• Prompt 1:
Answer these questions using the text below about the Sandy Hook massacre:
(a) At what times does the text say children were sent to school and collected?
(b) How many families does the text say experienced an inconceivable loss?
(c) Which state does the text name as where the shooting happened?
• Prompt 2:
Reproduce word for word the passage of the text below about the Sandy Hook massacre, from "It’s that it" up to and including "can explain it.".

It was a stressful year. Work has been demanding, commuting sucks, and there are always expenses. But these are manageable stressors. Even if you can’t predict a client will renege on a contract or your dishwasher will flood the kitchen, you can predict that this sort of shit happens, and you cope with it.

News items like Sandy Hook are another matter. The massacre threw out our equilibrium—the sense that you can rely on unthinkably horrific things not happening. The idea of sending your children to school every day at 8:30 and collecting them safely at 2:30 felt unshakably secure before December 14.

It’s not that we think a similar event will happen in our neighborhood. In almost no sense is our personal sense of safety compromised by what happened in Connecticut.

And it’s not that we expect something that cold-bloodedly horrific to happen in the US again any time soon. The odds are vanishingly small, the event devastatingly random. Who would think of targeting small children?

It’s that it did happen—anywhere, at all. It’s that nothing in this world can make it not have happened. That 26 families have experienced an inconceivable loss. That nothing can make it right. That nothing can explain it.

It’s the unbearable empathy tied up in thinking about the massacre. Just as it’s difficult to hear a child crying in a playground, it’s orders of magnitude harder to think of a little girl or boy being shot to death. It’s unbearable.

As parents there’s so much to fear already. Parents worry that their children will get injured or abducted, that they’ll get leukemia, that they’ll commit suicide in their teens. Just thinking about them being unhappy is excruciating—but to think of them being gone is incomprehensible. There are so many things parents fear—and the Sandy Hook shooting is one that probably didn’t cross a single mind as they dropped their kids off at school that day.

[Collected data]

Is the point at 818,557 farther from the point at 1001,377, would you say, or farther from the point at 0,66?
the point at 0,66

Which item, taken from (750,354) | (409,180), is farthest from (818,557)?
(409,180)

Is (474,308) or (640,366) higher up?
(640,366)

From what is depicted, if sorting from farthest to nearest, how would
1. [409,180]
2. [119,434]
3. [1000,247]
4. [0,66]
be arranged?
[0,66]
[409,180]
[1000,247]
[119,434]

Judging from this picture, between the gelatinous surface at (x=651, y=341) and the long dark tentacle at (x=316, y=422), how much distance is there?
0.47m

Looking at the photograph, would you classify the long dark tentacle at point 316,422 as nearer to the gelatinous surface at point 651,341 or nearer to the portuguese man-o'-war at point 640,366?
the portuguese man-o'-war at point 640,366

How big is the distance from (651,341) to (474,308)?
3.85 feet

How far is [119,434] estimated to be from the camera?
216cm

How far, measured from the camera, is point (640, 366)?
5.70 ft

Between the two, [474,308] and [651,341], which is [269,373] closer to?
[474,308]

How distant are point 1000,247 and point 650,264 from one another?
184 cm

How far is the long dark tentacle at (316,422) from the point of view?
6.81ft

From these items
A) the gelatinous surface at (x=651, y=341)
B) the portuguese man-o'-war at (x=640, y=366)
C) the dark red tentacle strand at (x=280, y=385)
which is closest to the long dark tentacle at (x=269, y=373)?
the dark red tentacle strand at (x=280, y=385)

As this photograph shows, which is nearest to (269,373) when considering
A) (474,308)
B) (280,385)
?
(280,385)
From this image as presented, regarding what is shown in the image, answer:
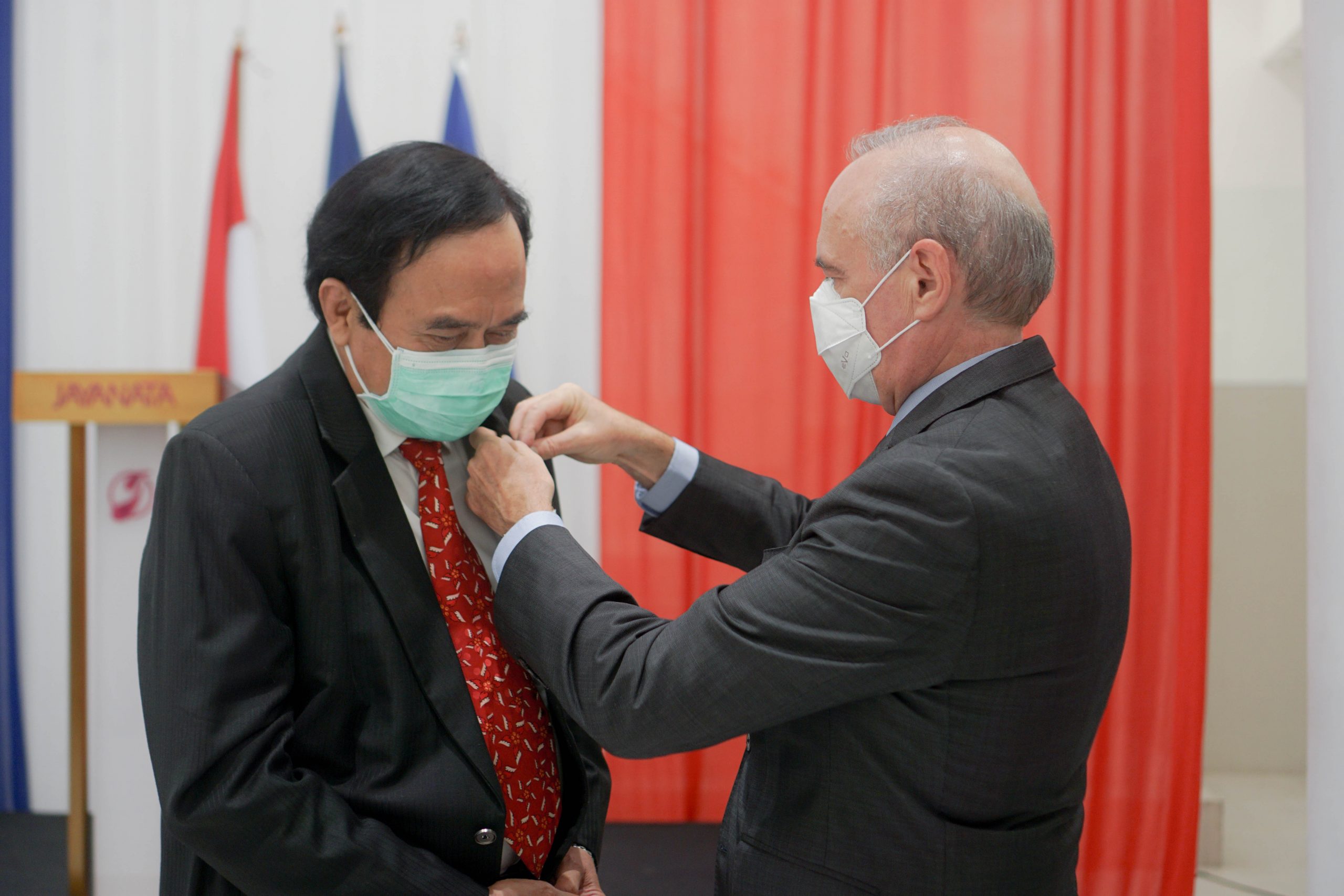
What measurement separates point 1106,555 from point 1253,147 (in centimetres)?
305

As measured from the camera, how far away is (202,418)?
1.24 m

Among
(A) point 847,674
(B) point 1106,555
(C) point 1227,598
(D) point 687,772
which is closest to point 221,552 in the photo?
(A) point 847,674

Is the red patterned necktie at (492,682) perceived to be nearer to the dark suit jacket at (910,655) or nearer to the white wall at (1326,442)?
the dark suit jacket at (910,655)

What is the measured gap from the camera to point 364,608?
1.27 metres

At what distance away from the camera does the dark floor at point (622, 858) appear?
2.84 m

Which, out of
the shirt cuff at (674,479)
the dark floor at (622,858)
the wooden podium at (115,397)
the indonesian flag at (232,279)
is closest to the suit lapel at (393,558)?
the shirt cuff at (674,479)

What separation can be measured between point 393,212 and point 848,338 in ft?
2.16

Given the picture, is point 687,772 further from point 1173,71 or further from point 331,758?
point 1173,71

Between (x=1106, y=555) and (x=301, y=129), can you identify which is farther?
(x=301, y=129)

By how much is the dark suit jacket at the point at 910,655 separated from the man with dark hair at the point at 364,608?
0.17 m

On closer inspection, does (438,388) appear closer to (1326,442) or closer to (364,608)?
(364,608)

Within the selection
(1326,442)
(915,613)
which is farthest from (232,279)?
(1326,442)

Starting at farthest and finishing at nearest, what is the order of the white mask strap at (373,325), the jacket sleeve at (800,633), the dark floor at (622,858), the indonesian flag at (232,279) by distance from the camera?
the indonesian flag at (232,279) → the dark floor at (622,858) → the white mask strap at (373,325) → the jacket sleeve at (800,633)

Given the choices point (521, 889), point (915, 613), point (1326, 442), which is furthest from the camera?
point (1326, 442)
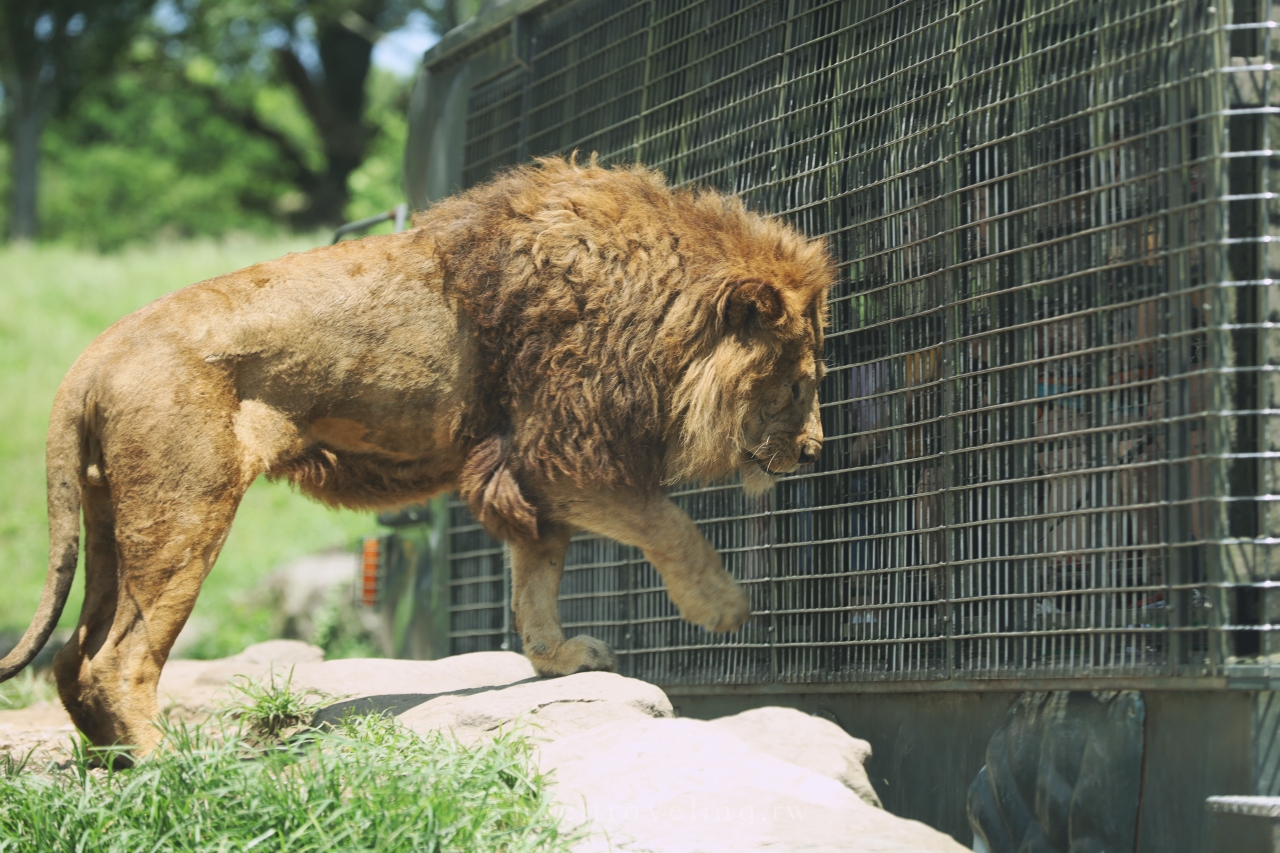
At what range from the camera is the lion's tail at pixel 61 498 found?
4730 millimetres

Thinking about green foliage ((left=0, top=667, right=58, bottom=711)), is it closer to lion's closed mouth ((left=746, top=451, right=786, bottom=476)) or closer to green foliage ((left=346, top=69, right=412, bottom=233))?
green foliage ((left=346, top=69, right=412, bottom=233))

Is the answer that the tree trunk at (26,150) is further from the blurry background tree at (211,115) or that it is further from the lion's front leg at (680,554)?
the lion's front leg at (680,554)

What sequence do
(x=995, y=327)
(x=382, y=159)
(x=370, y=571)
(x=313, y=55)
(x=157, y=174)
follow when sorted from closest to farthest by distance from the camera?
(x=995, y=327), (x=370, y=571), (x=382, y=159), (x=313, y=55), (x=157, y=174)

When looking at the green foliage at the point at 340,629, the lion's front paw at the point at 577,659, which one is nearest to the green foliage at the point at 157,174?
the green foliage at the point at 340,629

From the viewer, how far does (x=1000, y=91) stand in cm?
434

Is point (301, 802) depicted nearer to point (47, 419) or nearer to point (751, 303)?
point (751, 303)

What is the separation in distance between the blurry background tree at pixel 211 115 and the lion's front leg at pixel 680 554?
72.7ft

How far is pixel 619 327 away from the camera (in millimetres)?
4852

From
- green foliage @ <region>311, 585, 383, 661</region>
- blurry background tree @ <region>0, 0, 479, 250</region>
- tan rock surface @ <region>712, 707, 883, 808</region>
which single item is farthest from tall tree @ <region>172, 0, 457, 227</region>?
tan rock surface @ <region>712, 707, 883, 808</region>

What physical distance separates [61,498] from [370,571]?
12.4 feet

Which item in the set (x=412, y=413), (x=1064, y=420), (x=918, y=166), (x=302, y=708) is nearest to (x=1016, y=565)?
(x=1064, y=420)

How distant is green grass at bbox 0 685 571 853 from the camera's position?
340 cm

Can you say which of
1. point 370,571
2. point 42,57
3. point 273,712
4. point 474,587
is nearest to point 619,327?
point 273,712

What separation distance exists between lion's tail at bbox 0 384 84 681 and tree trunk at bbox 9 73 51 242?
78.0 feet
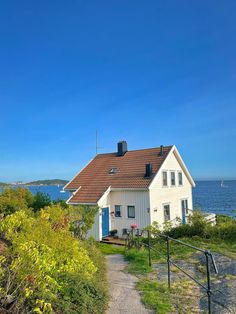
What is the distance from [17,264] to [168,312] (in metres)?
3.41

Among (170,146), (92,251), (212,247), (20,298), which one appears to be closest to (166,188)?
(170,146)

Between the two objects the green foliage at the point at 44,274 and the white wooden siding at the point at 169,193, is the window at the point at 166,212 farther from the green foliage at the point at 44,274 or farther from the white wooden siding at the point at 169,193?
the green foliage at the point at 44,274

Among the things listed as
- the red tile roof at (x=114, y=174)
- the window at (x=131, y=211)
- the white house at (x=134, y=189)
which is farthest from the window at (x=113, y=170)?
the window at (x=131, y=211)

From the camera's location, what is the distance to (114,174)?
2486 centimetres

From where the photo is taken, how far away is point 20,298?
487cm

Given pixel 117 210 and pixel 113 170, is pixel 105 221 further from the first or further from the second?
pixel 113 170

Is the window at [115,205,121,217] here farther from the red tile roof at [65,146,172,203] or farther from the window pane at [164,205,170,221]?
the window pane at [164,205,170,221]

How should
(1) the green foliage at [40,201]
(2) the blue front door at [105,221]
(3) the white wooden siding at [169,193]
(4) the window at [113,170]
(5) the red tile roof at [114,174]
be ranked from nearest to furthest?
(1) the green foliage at [40,201]
(3) the white wooden siding at [169,193]
(2) the blue front door at [105,221]
(5) the red tile roof at [114,174]
(4) the window at [113,170]

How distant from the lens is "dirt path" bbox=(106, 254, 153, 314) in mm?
6289

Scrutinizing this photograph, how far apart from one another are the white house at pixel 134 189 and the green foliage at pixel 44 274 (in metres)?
14.5

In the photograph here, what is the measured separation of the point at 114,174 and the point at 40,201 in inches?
252

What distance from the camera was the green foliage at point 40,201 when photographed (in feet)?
70.7

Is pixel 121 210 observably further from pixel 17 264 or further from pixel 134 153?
pixel 17 264

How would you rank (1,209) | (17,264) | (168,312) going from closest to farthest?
1. (17,264)
2. (168,312)
3. (1,209)
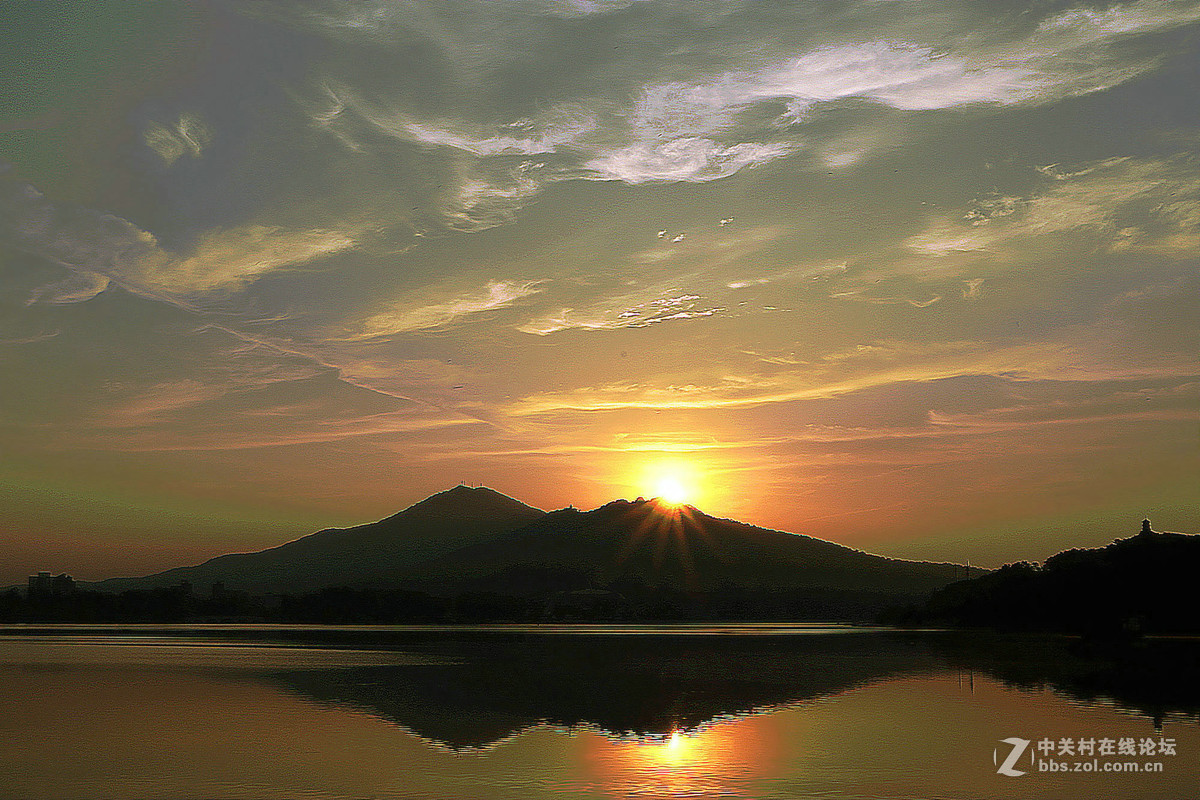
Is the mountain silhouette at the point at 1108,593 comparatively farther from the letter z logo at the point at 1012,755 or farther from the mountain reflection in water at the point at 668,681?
the letter z logo at the point at 1012,755

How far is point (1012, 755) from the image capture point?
30.5 metres

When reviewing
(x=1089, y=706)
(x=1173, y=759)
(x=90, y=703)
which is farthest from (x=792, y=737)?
(x=90, y=703)

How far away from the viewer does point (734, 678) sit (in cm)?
5781

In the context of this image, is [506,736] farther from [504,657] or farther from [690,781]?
[504,657]

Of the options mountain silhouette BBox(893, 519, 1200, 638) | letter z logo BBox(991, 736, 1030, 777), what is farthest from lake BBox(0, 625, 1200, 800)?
mountain silhouette BBox(893, 519, 1200, 638)

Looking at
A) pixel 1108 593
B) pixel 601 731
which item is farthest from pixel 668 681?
pixel 1108 593

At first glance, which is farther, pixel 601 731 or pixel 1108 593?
pixel 1108 593

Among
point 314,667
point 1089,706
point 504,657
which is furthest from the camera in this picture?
point 504,657

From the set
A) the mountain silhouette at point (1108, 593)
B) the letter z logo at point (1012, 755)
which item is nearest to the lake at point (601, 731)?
the letter z logo at point (1012, 755)

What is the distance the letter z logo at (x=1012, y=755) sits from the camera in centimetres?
2834

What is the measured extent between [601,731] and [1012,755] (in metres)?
13.6

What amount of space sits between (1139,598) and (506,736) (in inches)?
4327

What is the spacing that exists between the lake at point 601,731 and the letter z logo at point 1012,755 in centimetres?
11

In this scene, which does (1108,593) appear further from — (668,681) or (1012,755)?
(1012,755)
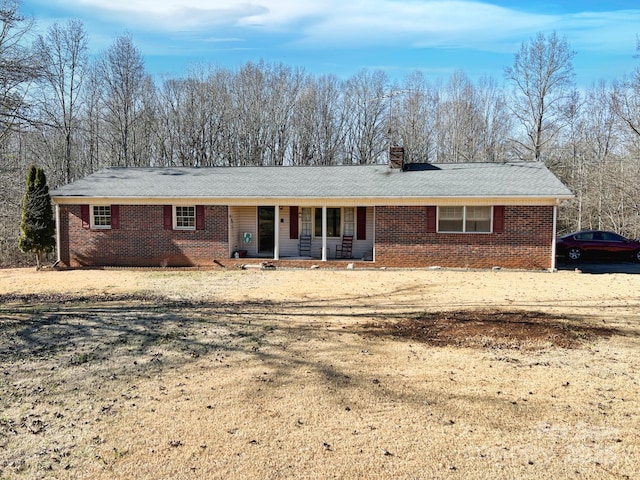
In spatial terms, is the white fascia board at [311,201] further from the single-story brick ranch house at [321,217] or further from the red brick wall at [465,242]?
the red brick wall at [465,242]

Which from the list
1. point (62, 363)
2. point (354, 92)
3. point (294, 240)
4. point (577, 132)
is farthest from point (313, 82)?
point (62, 363)

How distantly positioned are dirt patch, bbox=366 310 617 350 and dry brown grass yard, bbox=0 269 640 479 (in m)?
0.05

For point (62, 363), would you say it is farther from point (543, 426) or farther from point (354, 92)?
point (354, 92)

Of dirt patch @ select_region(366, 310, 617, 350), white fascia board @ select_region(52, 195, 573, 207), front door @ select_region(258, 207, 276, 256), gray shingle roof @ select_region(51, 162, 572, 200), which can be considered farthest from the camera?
front door @ select_region(258, 207, 276, 256)

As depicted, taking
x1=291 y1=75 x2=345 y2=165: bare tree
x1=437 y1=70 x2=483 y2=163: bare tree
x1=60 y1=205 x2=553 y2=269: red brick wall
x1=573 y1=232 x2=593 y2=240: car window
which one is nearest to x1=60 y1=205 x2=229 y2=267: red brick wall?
x1=60 y1=205 x2=553 y2=269: red brick wall

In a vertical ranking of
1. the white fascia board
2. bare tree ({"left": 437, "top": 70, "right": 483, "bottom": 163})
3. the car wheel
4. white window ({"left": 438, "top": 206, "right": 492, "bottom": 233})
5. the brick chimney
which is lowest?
the car wheel

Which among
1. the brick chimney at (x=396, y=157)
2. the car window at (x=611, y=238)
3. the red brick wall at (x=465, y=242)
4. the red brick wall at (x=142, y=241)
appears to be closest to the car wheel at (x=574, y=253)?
the car window at (x=611, y=238)

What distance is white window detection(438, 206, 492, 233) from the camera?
15805mm

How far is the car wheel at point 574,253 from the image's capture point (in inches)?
738

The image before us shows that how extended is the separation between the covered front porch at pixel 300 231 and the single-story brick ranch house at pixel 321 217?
0.12 ft

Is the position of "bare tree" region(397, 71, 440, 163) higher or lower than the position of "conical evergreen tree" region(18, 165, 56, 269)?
higher

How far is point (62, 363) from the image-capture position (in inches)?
238

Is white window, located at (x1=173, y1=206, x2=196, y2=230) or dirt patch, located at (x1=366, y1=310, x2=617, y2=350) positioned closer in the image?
dirt patch, located at (x1=366, y1=310, x2=617, y2=350)

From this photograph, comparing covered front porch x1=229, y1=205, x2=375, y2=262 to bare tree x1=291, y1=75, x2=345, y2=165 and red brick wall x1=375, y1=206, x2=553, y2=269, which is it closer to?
red brick wall x1=375, y1=206, x2=553, y2=269
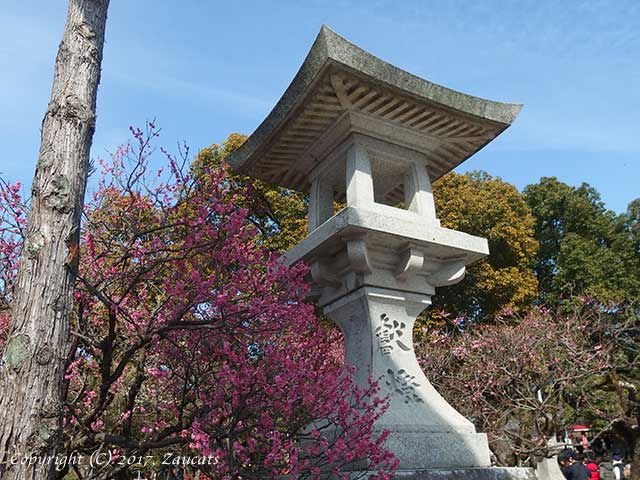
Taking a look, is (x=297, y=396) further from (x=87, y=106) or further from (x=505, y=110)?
(x=505, y=110)

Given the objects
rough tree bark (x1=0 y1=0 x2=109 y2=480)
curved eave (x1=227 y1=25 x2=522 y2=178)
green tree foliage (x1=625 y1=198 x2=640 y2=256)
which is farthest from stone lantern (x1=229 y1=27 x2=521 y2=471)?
green tree foliage (x1=625 y1=198 x2=640 y2=256)

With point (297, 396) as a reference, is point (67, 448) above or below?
below

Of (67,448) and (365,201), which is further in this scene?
(365,201)

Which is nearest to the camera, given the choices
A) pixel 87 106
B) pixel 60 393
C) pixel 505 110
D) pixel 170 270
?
pixel 60 393

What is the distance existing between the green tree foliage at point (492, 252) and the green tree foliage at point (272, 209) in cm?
381

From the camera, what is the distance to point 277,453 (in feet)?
10.1

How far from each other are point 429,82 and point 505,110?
3.28ft

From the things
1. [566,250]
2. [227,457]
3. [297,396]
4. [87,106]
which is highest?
[566,250]

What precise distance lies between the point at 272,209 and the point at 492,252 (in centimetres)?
609

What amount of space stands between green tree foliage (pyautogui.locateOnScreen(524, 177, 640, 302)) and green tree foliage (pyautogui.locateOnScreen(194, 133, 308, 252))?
8.10 metres

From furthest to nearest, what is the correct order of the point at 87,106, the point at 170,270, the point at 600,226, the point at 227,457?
1. the point at 600,226
2. the point at 170,270
3. the point at 227,457
4. the point at 87,106

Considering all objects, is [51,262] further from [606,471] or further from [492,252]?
[606,471]

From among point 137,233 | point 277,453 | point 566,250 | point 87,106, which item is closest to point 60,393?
point 137,233

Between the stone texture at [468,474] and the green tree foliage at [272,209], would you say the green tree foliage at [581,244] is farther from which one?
the stone texture at [468,474]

• Your solution 1:
(a) They were sent to school at 8:30 and collected at 2:30.
(b) 26 families.
(c) Connecticut.

• Your solution 2:
It’s that it did happen—anywhere, at all. It’s that nothing in this world can make it not have happened. That 26 families have experienced an inconceivable loss. That nothing can make it right. That nothing can explain it.